En effet, cette hausse brutale ainsi que la volatilité record des cours mondiaux des matières premières agricoles ont conduit les pays fortement dépendants des importations alimentaires et disposant de réserves de devises à mettre en place des fonds souverains et à encourager leurs entreprises à investir dans des projets de productions agricoles à l’étranger, avec comme principale préoccupation : la sécurité alimentaire sur leur propre territoire. L’exemple type est celui de Malibya au Mali (pour des productions agricoles à destination de la population libyenne). De plus, pour irriguer les 100 000 hectares de terres au Mali, un canal a été creusé et, en période de sécheresse, la société avait la priorité pour l’utilisation de l’eau sur les populations locales  …Gros problème de corruption sous jacente !

X : en Inde, une association est arrivée à mobiliser 50 000 personnes et a réussi à négocier avec le gouvernement indien une réforme agraire.
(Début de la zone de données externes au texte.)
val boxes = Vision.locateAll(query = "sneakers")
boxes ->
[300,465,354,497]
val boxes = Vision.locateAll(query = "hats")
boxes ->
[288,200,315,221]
Un espoir que ça bouge ! Il y aura à Ste Bernadette le vendredi 10 mai la projection d’un film sur ce sujet en Inde. A noter également en 2012 qu’il y a eu une marche jusqu’à Carcassonne par « le collectif des paysans sans terre ».

4 : concernant le respect des droits des migrants, nous avons demandé aux élus un engagement pour :
-    revigorer des accords de gestion concertée sur une base juste et équitable, fondée sur le respect des droits des migrants, en les dissociant de la politique d’aide au développement.
-    ratifier la Convention des Nations Unies sur la protection des droits des travailleurs migrants et leur famille.

La France avec « l’immigration choisie » privilégie une politique sécuritaire et utilisatrice censée prévenir à la source les flux migratoires.
Depuis 2007, une série d’accords a vu le jour : ce sont des accords de gestion concertée et de co-développement. L’aide au développement était donc plus ou moins conditionnée à la volonté des Etats de contrôler leurs frontières. Mais dans certains pays comme au Mali, ces accords n’ont pas été signés. Il faut dire que le montant des transferts de fonds effectués par les maliens vivant en France est estimé à 295 millions d’€ par an, soit 11% du PIB du Mali ! 14 accords de gestion concertée ont été signés avec les états africains, 9 ont été ratifiés.
Les chiffres de l’Aide Publique française au Développement attribuée à un pays signataire d’un accord comparés à ceux d’un pays qui refuse de signer parlent d’eux-mêmes : le Sénégal a reçu 146 millions d’aide au développement et le Mali (non signataire) 78 millions seulement (pour la même période).
François Hollande considère que la politique de « conditionnalité migratoire » à l’aide publique au développement a échoué.
Le Ministère de l’immigration, de l’intégration, de l’identité nationale et du développement solidaire a été supprimé. Les activités de développement sont transférées au ministère de la Coopération. Cependant, les accords de gestion concertée qui avaient été signés avec le Ministère de l’Intérieur sont encore en vigueur.

C’est cet article du pacte qui a été le moins signé !

Q : y a-t-il un suivi de ces engagements ?
CM : oui, par le groupe national qui nous alerte sur les textes qui sont en discussion à l’Assemblée Nationale…

Jacques conclut : la question des migrants est réelle. Il faut se souvenir que les étrangers ont beaucoup aidé la France. Sur les 3 autres points le rôle/la responsabilité de l’argent est primordial.

CM : mon rêve est la création d’un Comité Plaidoyer inter associatif !!!